Hadronic contributions to the anomalous magnetic moment of the muon

Abstract

We present a new, completely revised calculation of the muon anomalous magnetic moment $a_{\mu }=(g_{\mu }-2)/2$ comparing it with the more recent experimental determination of this quantity; this furnishes an important test of theories of strong, weak, and electromagnetic interactions. These theoretical determinations give the very precise numbers, ${10}^{11}\times a_{\mu }=116591806\pm 50\pm 10(\mathrm{rad})\pm 30(\ell \times \ell )[\mathrm{Theory},\mathrm{no}\tau ]$ and ${10}^{11}\times a_{\mu }=116591889\pm 49\pm 10(\mathrm{rad})\pm 30(\ell \times \ell )[\mathrm{Theory},\tau ]$ to be compared with the experimental number, ${10}^{11}\times a_{\mu }=116592080\pm 60$. In the theoretical evaluations, the first quantity does not, and the second one does, use information from $\tau$ decay. The first errors for the theoretical evaluations include statistical plus systematic errors; the other ones are the estimated errors due to incomplete treatment of radiative corrections and the estimated error in the light-by-light scattering contribution. We thus have a significant mismatch between theory and experiment.
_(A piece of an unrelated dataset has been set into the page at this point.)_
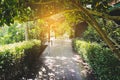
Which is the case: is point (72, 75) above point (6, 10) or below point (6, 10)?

We also use part of the theoretical calculations to give a precise evaluation of the electromagnetic coupling on the $Z$, ${\overline{\alpha }}_{\mathrm{QED}}(M_Z^2)$, of the masses and widths of the (charged and neutral) rho resonances, of the scattering length and effective range for the $P$ wave in $\pi \pi$ scattering, and of the quadratic radius and second coefficient of the pion form factor.